Thursday, 24 September 2015

Joint Oireachtas Committee on the Implementation of the Good Friday Agreement

Outstanding Legacy Issues affecting Victims and Relatives in Northern Ireland: Discussion

9:30 am

Mr. Ian Bothwell:

Deputy Conlan has triggered something in me as a farmer’s son living at Tynan. I used to ride my bicycle up the Cor road to look at the pothole that separated County Armagh and County Monaghan. It is only in recent years that I have gone over to discover Glaslough and a whole new world on my doorstep. I was very aware as a boy growing up that farmers' sons were targeted. Some of my neighbours' eldest sons from Tynan, Newtownhamilton and Aughnacloy were killed in the Troubles. That made me feel very insecure and very aware. My father continued with the delivery of cattle and hired a man to transport them, a Catholic. I did not quite understand the significance of this at that time in my childhood. This made me think, “Who are they? What is that?” It was such that we were suspicious of the Catholics because they came and found information or addresses or the location of farms, and sometimes a farmer died in an isolated farmyard. I was very aware of that.

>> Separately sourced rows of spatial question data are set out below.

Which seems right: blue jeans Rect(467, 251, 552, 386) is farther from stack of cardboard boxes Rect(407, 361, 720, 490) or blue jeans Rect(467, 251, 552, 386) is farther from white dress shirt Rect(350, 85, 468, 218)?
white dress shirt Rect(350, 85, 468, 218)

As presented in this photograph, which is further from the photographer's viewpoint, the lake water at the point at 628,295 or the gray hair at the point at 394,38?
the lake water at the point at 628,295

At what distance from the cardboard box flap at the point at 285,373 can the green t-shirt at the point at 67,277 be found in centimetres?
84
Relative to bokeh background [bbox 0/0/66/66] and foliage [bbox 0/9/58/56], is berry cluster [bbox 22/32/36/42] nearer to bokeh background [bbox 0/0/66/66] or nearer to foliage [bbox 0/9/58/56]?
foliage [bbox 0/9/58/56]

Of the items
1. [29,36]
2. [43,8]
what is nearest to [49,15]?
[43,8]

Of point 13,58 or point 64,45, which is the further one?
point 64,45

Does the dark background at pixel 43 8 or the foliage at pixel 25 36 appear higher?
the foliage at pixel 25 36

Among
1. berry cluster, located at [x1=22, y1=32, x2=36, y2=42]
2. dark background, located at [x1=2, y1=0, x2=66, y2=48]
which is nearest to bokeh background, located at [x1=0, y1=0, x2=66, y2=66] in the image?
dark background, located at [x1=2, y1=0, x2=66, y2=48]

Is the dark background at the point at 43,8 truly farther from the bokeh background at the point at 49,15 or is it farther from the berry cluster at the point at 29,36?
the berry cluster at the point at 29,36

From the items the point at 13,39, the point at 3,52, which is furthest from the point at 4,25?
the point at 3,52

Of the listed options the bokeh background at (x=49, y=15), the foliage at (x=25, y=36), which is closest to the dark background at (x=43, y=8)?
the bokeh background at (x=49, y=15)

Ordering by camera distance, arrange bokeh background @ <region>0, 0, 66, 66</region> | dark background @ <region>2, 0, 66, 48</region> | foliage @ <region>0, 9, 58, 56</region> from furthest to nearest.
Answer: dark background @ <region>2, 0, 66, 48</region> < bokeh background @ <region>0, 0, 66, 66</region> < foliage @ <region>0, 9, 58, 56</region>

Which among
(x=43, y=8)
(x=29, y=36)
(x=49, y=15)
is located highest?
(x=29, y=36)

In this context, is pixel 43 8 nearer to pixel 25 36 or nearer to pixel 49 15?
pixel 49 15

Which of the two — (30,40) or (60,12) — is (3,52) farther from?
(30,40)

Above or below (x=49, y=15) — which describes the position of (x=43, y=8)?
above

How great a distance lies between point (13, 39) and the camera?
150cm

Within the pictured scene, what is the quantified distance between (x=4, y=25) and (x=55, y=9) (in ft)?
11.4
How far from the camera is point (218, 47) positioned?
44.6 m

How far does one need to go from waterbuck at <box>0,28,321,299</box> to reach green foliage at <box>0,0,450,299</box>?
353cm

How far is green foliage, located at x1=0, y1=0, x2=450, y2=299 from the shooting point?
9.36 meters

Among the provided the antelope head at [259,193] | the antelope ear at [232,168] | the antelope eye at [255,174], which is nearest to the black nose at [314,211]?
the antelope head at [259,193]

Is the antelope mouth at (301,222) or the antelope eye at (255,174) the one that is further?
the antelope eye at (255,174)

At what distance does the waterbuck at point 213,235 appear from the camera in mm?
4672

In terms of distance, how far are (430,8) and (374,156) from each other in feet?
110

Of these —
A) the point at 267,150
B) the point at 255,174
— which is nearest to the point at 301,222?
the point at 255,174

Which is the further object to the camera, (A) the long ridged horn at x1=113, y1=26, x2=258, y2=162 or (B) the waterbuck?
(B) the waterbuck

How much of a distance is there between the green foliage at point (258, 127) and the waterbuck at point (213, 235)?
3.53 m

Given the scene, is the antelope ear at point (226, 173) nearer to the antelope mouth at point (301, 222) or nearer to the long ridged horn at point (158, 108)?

A grandmother told me her grandson asked her why she had sold the farm. He said that if she had not sold it, he would have had a site for a house. He said he had no site and she had no farm. He asked her why she sold up? She had to try to recall why she did so. She had no choice. How does one tell someone 20 or 30 years after the event why the farm is gone?

I think farmers need to talk and farmers may find it difficult to find the words because it concerns land, generation and inheritance.

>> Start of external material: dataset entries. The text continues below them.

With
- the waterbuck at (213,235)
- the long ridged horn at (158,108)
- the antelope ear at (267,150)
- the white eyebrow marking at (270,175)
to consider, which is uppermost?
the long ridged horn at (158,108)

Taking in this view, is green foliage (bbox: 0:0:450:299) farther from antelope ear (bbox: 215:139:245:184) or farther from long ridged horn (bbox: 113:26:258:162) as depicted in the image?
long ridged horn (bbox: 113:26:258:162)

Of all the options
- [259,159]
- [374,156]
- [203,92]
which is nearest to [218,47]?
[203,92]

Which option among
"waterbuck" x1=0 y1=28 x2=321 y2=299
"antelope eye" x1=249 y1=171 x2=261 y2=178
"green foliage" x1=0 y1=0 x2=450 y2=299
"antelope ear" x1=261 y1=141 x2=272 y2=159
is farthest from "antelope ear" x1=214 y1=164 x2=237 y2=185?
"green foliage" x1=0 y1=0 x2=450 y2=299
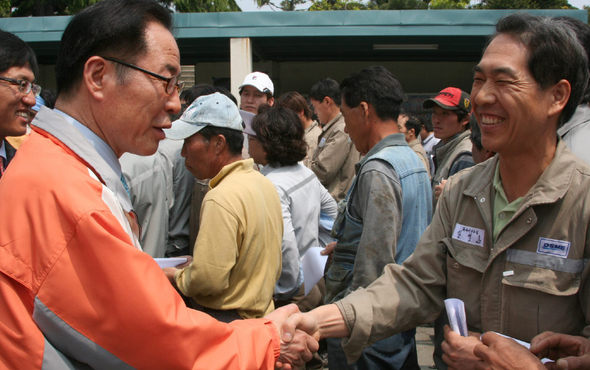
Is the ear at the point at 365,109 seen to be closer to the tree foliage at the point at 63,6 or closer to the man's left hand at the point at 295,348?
the man's left hand at the point at 295,348

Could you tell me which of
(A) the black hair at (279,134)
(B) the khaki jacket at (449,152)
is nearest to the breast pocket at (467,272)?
(A) the black hair at (279,134)

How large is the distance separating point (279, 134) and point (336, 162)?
190 centimetres

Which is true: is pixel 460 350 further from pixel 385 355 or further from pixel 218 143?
pixel 218 143

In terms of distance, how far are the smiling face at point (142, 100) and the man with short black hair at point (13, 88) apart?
1.82 meters

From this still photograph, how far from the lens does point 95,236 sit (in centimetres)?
147

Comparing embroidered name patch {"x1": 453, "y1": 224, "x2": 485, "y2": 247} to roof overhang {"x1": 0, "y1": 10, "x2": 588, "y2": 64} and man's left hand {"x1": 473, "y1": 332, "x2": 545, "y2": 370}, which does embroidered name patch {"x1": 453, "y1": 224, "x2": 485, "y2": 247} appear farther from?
roof overhang {"x1": 0, "y1": 10, "x2": 588, "y2": 64}

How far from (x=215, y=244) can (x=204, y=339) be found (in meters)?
1.21

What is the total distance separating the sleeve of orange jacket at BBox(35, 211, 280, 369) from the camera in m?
1.45

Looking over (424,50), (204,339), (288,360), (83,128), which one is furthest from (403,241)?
(424,50)

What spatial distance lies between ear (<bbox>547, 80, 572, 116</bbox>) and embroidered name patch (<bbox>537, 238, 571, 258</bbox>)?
488 millimetres

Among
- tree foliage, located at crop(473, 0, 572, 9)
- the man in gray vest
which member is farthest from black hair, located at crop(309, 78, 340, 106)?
tree foliage, located at crop(473, 0, 572, 9)

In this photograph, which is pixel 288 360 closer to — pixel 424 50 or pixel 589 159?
pixel 589 159

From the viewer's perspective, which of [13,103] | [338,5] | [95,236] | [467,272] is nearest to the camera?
[95,236]

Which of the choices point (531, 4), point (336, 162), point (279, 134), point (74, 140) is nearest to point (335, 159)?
point (336, 162)
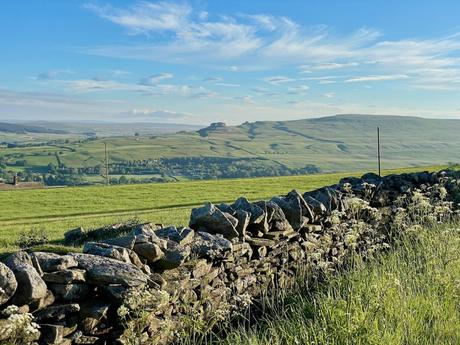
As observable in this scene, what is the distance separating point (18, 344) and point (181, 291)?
7.70 feet

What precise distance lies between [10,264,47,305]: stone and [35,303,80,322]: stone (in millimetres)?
203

The other group that I feel is too silent in Northern Ireland are the widows of RUC members. They suffered in silence and decided out of loyalty to their husbands not to talk. I have been at meetings where people have talked about their fear when the RUC invaded, kicked in the door, or ripped up the floorboards, and I saw them cringe because that was one side, while their story has yet to be told. If we had that openness for a greater story to come forward, I think there would be more healing and acceptance.